Members of the Lesotho national are seen next to a South African Police armoured vehicle outside Maseru on October 1, 2014 (AFP Photo/Hlompho Letsielo)

Maseru (Lesotho) (AFP) - South Africa's deputy president brokered a deal to end a destabilising post-coup standoff in Lesotho Thursday, with the head of the police and rival military commanders agreeing to step down.

Southern African mediators led by Cyril Ramaphosa said they had convinced renegade Lieutenant General Tlali Kamoli, who is accused of being behind an August 30 attempted coup, to take a leave of absence, along with two other top security officials.

Kamoli, rival military commander Maaparankoe Mahao and Lesotho police commissioner Khothatso Tsooana will hand over authority to their deputy commanders for an unspecified time.

Kamoli is suspected of leading the early morning raid on Prime Minister Tom Thabane's residence and the national police headquarters, which killed one police officer and injured nine.

He has since refused an order to relinquish command and has armed a small group of loyal fighters, prompting questions about stability in the small landlocked nation.

"What's important here is that they have agreed to do all of this, to set aside their own personal interests," said Ramaphosa as he announced the agreement.

"What has surged forward are the interests of the nation," he added. "They've been promised nothing but a wonderful leave of absence and wonderful work-visits."

Ramaphosa had earlier held secret talks with the group, despite Kamoli being investigated by Lesotho police for two crimes linked to the August 30 assault: high treason and murder.

- 'Reasonable compromises' -

A defence official told AFP on Thursday that a partial amnesty was discussed in the hope of ending the crisis.

Thato Mohasoa, principal secretary for the Lesotho defence ministry, said the government was "amenable to making reasonable compromises" to end the logjam.

He also said authorities would be willing to provide the suspected coup leader his full retirement package.

But more sensitive was the amnesty -- especially for the crime of murder.

"We can discuss possible amnesty for politically motivated reasons," he said. "But not for what's considered purely criminal actions."

The military spokesman, Major Ntlele Ntoi, could not be reached for comment.

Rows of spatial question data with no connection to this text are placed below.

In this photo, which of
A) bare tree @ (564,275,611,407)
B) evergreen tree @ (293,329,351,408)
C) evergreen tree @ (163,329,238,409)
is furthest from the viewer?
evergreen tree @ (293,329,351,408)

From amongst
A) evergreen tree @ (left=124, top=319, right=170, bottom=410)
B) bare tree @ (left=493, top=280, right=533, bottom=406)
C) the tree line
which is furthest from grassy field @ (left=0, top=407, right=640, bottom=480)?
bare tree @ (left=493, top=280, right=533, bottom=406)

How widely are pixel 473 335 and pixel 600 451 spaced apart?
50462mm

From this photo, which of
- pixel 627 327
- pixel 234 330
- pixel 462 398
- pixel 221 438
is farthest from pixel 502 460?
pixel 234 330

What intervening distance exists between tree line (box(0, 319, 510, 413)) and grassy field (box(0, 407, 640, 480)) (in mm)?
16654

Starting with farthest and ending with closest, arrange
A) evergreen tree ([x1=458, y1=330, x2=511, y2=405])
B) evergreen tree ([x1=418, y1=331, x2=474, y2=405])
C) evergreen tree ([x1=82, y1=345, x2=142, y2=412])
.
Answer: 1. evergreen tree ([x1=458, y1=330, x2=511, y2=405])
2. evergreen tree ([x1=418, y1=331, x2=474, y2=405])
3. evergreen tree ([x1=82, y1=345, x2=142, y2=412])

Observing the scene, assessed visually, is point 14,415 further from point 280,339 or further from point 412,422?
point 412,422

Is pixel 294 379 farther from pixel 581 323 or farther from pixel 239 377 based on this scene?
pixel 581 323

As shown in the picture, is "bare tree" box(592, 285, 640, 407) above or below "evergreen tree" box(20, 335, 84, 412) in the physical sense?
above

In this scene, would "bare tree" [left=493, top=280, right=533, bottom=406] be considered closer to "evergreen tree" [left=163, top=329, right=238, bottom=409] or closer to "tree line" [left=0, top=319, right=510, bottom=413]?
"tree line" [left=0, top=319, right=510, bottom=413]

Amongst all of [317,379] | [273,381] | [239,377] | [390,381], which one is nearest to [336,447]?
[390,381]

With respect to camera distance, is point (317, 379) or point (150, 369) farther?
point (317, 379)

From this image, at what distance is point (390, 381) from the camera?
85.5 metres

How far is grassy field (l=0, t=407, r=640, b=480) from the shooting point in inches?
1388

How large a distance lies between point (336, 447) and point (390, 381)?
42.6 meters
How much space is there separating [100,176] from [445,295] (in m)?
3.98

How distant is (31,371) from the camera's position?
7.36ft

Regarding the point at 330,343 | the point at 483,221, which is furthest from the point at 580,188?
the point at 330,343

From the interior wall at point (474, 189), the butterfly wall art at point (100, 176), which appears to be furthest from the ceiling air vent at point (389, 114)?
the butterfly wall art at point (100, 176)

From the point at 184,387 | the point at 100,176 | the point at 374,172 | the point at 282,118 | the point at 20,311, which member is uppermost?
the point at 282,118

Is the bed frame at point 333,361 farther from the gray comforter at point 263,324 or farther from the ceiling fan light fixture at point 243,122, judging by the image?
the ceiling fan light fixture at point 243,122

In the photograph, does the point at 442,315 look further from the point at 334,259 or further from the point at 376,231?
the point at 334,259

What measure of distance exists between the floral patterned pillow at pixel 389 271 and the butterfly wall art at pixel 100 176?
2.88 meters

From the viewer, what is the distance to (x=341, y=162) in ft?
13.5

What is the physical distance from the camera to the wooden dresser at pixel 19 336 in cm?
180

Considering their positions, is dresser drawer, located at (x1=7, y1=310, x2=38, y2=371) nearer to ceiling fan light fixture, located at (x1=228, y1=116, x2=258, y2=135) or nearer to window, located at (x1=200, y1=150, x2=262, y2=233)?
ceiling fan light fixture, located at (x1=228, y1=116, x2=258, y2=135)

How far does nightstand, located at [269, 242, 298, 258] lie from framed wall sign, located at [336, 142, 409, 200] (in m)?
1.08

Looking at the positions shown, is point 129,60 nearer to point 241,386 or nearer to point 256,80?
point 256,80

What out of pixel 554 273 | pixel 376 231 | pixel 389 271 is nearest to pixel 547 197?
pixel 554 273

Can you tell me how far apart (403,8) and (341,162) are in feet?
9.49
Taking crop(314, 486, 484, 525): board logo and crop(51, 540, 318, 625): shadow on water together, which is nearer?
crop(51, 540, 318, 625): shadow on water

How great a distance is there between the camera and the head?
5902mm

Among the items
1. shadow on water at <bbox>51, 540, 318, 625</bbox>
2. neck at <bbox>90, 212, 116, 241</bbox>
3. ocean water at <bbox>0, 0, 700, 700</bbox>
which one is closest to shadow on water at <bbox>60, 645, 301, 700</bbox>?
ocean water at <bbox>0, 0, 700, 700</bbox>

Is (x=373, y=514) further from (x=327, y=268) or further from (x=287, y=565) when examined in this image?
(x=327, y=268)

Despite the deal Ramaphosa will still have to rebuild trust between the country's two most important security services –- the Lesotho Defence Force and Lesotho Mounted Police Service.

In one of a series of recent clashes, a night-time shootout on September 30 between soldiers and police on the outskirts of the capital Maseru left two officers shot and wounded.

A top Lesotho police official told AFP he saw no major obstacle to mending ties with the military if the coup leader and his allies, who have stymied criminal probes into transgressions by troops, are removed.

"We still have good cooperation with some members of the army; the problem is with just a small group of soldiers involved with these cases," said Moshe Raleting, the Senior Assistant Commissioner of Police.

Ramaphosa, mediating on behalf of the Southern African Development Community, had already reached a deal that allowed the re-opening of parliament, which had been shuttered for four months.

As part of that agreement, elections have been moved up two years to February 2015.